Si ce n’est pour les morts, à quoi ça pourrait bien servir la résurrection ? Allez curé, assez des promesse du dimanche, on dirait…« On dirait »,
comme disent les enfants On dirait grand père, que tu aurais rompu le silence qui régnait autour de ton lit minéral. On dirait que tu aurais pu
ajouter, sans nous faire peur, en nous fixant d’abord d’un œil malicieux : « attendez y’a du monde avec moi… » Et te retournant ensuite, tu aurais crié: « debout les
gars, « Tajasque, Rodier » quittez vos tranchées, ne restez pas cloîtrés dans la tombe, os en l’air !
Refusons la concession perpétuelle ! On dirait, on dirait…On a beau dire, disent les vieux.

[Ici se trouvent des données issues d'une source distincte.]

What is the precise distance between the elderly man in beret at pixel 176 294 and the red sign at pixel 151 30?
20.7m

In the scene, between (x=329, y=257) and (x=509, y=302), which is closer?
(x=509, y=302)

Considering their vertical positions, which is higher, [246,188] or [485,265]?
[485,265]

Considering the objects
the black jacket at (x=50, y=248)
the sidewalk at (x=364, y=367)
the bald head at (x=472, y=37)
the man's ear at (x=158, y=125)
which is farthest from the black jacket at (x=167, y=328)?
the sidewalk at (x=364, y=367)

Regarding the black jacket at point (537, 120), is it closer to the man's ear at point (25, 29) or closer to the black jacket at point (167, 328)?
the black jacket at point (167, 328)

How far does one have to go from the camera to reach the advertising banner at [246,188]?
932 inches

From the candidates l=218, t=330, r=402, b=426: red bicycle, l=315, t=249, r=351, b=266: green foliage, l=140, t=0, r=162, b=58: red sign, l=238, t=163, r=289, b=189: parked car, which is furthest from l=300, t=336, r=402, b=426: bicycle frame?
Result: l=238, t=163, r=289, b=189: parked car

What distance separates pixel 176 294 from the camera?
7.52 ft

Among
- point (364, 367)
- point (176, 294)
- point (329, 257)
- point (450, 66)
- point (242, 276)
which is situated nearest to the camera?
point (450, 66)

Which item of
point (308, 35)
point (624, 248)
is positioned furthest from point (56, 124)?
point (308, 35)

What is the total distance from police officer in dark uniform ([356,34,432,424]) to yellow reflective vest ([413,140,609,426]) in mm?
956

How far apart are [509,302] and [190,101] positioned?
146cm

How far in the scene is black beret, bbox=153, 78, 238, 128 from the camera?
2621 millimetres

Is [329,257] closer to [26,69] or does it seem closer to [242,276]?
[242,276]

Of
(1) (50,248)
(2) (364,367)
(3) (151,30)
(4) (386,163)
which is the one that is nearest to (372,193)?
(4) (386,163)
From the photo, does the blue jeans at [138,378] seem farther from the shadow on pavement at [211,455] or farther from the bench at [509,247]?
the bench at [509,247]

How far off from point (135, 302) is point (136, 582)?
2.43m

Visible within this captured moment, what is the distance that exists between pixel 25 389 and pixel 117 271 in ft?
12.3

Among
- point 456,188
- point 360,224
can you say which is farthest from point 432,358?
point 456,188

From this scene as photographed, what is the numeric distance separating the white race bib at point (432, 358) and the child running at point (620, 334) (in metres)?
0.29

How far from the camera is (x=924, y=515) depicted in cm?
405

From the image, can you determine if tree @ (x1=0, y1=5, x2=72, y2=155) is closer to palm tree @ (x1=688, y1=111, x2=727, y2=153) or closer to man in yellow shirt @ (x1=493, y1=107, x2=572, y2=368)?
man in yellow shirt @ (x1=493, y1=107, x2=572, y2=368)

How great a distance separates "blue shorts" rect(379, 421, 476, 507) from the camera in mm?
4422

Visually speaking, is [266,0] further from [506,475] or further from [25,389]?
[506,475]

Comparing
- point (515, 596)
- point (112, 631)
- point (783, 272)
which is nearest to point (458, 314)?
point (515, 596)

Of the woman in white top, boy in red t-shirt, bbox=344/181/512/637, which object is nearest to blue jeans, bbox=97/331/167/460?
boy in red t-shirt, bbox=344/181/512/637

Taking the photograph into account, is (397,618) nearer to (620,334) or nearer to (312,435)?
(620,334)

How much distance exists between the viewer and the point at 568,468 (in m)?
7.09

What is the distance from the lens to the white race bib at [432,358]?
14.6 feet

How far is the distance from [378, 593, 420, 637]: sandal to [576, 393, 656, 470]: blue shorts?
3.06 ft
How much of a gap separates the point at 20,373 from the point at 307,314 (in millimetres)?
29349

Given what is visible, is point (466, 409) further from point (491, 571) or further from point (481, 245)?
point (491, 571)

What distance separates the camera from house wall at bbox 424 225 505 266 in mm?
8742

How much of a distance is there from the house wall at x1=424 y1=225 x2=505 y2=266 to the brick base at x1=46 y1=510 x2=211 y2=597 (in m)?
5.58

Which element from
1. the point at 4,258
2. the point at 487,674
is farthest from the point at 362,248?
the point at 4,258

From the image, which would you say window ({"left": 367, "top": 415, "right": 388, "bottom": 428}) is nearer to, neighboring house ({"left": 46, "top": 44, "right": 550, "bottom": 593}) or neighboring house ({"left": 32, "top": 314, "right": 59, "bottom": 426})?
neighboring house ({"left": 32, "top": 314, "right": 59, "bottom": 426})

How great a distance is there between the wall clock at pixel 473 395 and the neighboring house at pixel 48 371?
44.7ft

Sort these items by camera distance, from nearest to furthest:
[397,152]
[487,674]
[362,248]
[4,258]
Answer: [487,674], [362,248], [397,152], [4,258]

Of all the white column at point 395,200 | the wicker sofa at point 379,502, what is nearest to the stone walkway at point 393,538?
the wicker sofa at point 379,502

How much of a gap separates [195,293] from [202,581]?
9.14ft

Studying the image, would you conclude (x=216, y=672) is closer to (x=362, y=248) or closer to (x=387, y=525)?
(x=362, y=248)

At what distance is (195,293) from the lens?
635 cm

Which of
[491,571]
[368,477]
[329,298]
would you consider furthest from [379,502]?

Rien de tout cela n’arrivait. Rien n’avait plus bougé depuis qu’après la
guerre ton corps fut ramené à Paris. Dans un cercueil en chêne non plombé mais tout de même « très solide » avait signifié les militaires, comme pour rassurer Marie Louise. Très solide,
J’ai retrouvé le terme plein de sollicitude dans un courrier qui lui fut adressée à cette occasion. Donc, plus rien ne changerait ni ne bougerait. Plus fort qu’un fantassin vulnérable, un
cercueil solide c’est du costeau, c’est fait pour durer. Pour ceux qu’on n’avait pas su préserver vivants, on proposait de les conserver morts à l’abri du danger qui casse, dans une sorte de casque intégral en bois qui tout comme la langue du même nom qui illustre et se perd en hommages et
condoléances, donne l’illusion. Durer, en cela, le cimetière ressemble un peu à une prison, en une addition de toutes les souffrances passées, sans que personne n’y puisse rien changer. Personne n’y peut jamais rien. C’est comme çà, à quoi bon. Fallait pas être là au mauvais moment, au mauvais endroit.